Connected Learning, design thinking, and game design

These are the frameworks I keep in mind as a curriculum developer. In particular, I’m focused on the “openly networked” and “production centered” principles from Connected Learning. I’m thinking of participatory activities and assessments as design challenges. In drawing from game design, I want to adapt Mark Rosewater’s “Ten Things Every Game Needs” into “Ten Things Every Curriculum Needs,” while avoiding gamification.

Exploratory design

Exploratory design (also borrowed from Rosewater) is a future-facing design process that happens parallel to present-day development. For example, let’s say we spend two weeks working on the next module in our Web Literacy curriculum. Could we spend the next week sprinting on a Thimble extension that makes it easier to read for someone who has trouble processing text? The idea here is to have one team – or one block of time – dedicated to developing what comes next and another team – or another block of time – dedicated to puzzling out how to teach and learn the Web in ways we haven’t yet imagined.

Looking ahead

If we want Universal Web Literacy to become a global movement, then its value needs to be ingrained in our cultures. What does Web Literacy look like in our brightest future? In our darkest one? What does it look like in a resource-rich or resource-scarce age? After a resurgence or collapse? What are the Web Literacy artifacts we leave to the far future? To deep time? How will our work be remembered as an ancestor of whatever Web comes next?
These are the imponderables I love to ponder alongside the challenges facing us today in producing relevant, accessible, and remixable curriculum that helps as many people as possible read, write, and participate on the Web. I hope I can be of help – and I know I will need yours. Let me know how you think we can do a better job sharing our love of learning and mission to teach the Web through the Mozilla Learning Networks curriculum. You can find me on our community forum, Discourse, reach me by email at chad@mozillafoundation.org, or tweet @chadsansing.

2 responses

  1. Greg McVerry wrote on :

    Chad,
    You have been someone who has inspired me as a maker an teacher. I wouldn’t be as involved with Mozilla Learning Networks if it wasn’t for mentors like you. I can’t wait to see what great things we all build together.
    The exploratory design sounds like it would pair well with the heartbeat approach Mozilla Foundation takes. It will also help folks like me in the community exactly where the team needs help.
    Long term we should consider creating a system of mentor review. Lets help elevate curriculum writing as a scholarly practice.
    Once all the Regional Coordinators, Club Captains, and classroom teachers start using curriculum and tools new activities and kits will emerge. Lets add a submit to review to the curation work flow.
    You have your advisory review or editorial board. We use the guidelines for curriculum contribution being developed. Then we develop the system of mentor review.
    The goal should be to encourage participants to iterate on their activities and kits until they reach the criterion spelled out in the guidelines. So I say mentor review to get community members there. This would not be 100% open review. I like both public and private feedback when it comes to writing.
    The lessons begin in either Discourse using markdown or Thimble remixing kit/activity pages. There is a threshold using the guidelines before being added to the git repo. There the submitter (with mentoring to learn the system if needed) or advisory board take it from there and file the pull requests (hope I said that right) until the teaching kit or activity is proper.
    Who knows maybe when the 500 clubs are running full strength monthly or weekly newsletter carrying new curriculum will just keep spurring growth.
    No matter what direction we head I am glad you are at the helm.

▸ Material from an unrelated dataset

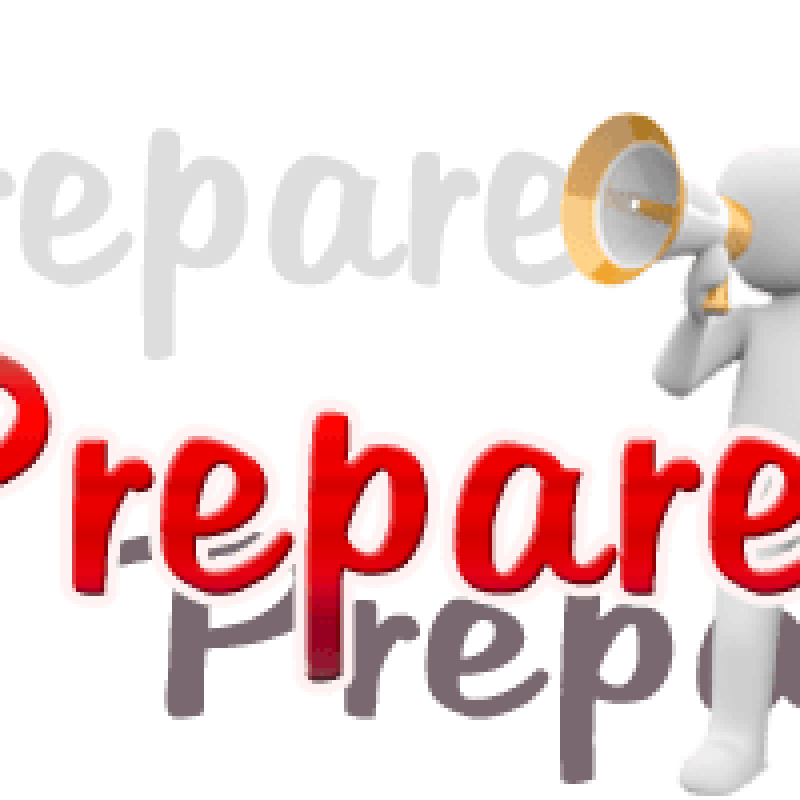 Prepare-image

  2. Chad Sansing wrote on :

    Thanks for such a generous and thoughtful comment, Greg!
    I’d very much like to help clubs become a P2P community of practice around curriculum writing and mentor review. I’d also like to continue vetting early drafts of internal work so that they have consistent value to the larger community when released as activities, kits, and other projects. Looking forward to figuring all of this – and GitHub – out together!